The Montessori classroom contains a variety of materials that facilitate the learning of developmentally appropriate skills and concepts. These materials are designed to engage the child on many levels, to encourage the use of the child’s senses, to teach the concept of sequence and order, and to be self-correcting. The child is part of a multi-age grouping that encourages a family-like atmosphere so that learning takes place naturally and spontaneously as the child works at his own pace with the materials selected from the environment.
The learning environment is divided into four primary areas.
Practical Life Area
The Practical Life area allows the child to participate in “real life” activities, which aid the child in the development of coordination, organizational skills, concentration, and independence.
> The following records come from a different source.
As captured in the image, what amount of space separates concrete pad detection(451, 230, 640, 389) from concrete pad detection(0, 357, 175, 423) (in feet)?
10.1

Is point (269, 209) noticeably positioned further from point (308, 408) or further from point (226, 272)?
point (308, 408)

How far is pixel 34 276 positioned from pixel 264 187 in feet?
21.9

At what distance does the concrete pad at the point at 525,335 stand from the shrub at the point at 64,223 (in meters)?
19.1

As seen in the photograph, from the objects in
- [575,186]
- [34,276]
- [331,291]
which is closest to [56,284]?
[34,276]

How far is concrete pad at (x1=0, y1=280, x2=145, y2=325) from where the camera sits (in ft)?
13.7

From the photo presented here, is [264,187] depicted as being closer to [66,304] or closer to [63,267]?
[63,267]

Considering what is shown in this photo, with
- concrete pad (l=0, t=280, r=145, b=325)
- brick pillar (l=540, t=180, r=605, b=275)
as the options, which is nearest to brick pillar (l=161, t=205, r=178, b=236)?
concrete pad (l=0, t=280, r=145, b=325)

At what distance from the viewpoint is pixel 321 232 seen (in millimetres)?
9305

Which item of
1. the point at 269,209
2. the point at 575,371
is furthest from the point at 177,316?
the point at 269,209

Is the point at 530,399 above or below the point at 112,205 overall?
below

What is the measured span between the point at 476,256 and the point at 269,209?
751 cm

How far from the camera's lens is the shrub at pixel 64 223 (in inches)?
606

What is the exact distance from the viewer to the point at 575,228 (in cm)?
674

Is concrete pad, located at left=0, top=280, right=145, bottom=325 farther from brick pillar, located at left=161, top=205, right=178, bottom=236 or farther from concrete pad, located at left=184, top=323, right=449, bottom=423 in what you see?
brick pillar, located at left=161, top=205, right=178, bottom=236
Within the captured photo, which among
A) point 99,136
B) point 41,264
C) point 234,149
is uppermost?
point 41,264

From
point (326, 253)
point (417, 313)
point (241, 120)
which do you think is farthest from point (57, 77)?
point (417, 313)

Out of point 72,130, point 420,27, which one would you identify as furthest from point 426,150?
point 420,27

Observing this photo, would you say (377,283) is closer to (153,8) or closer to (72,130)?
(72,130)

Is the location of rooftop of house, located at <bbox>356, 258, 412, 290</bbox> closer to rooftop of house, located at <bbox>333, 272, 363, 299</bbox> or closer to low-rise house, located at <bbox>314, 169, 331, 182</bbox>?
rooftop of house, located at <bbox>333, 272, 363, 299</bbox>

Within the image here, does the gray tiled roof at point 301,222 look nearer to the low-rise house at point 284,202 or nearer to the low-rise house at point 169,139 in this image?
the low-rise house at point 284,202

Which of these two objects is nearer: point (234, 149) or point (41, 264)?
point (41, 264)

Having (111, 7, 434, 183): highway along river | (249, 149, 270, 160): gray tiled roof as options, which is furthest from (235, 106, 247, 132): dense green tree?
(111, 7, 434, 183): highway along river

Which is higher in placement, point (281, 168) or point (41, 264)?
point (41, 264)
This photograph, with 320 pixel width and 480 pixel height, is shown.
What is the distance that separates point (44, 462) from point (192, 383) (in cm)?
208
Activities include pouring, spooning, sweeping, mopping, polishing, a variety of cleaning activities, dressing frames, folding, sorting and many fine motor activities with a variety of everyday objects.
The Sensorial area provides activities with an array of materials designed to refine the child’s senses, and that help in the understanding of more complex concepts. Activities found in this area include color tablets, sound cylinders, and smelling bottles for matching; cylinders, prisms, and cubes for arranging according to size and shape; and a variety of material to demonstrate texture, weight, temperature, and their similarities and differences.
Language Arts Area
The Language Arts area provides materials that aid in language development. The child learns to spell, read, and write initially by using a phonetic approach based on sensorial materials. Activities involve the use of sandpaper letters to teach sounds and letters, the moveable alphabet to create words, the use of small phonetic objects or pictures to compare words, and learning to read by pronouncing the sounds of words.
The Mathematics program begins with sensorial activities that enable the child to distinguish shapes and sizes. Once this base is in place, the child moves ahead to the concepts of units, measurement, and written number recognition by working with the number rods, spindle boxes, sandpaper numerals, and cards and counters. After mastery of these concepts has been demonstrated, the child will work with golden beads and other materials to learn the concepts of addition, multiplication, subtraction, and division.
Geography, Spanish, Art, and Music
Geography, Spanish, Art, and Music materials are also sequenced into each area of the classroom environment. Botany and Zoology are also considered vital parts of the curriculum. Also integrated throughout are the concepts of grace and courtesy, care for one another, and care for the environment. As in all areas of the classroom, the child begins with the simplest and progresses through increasingly more complex activities.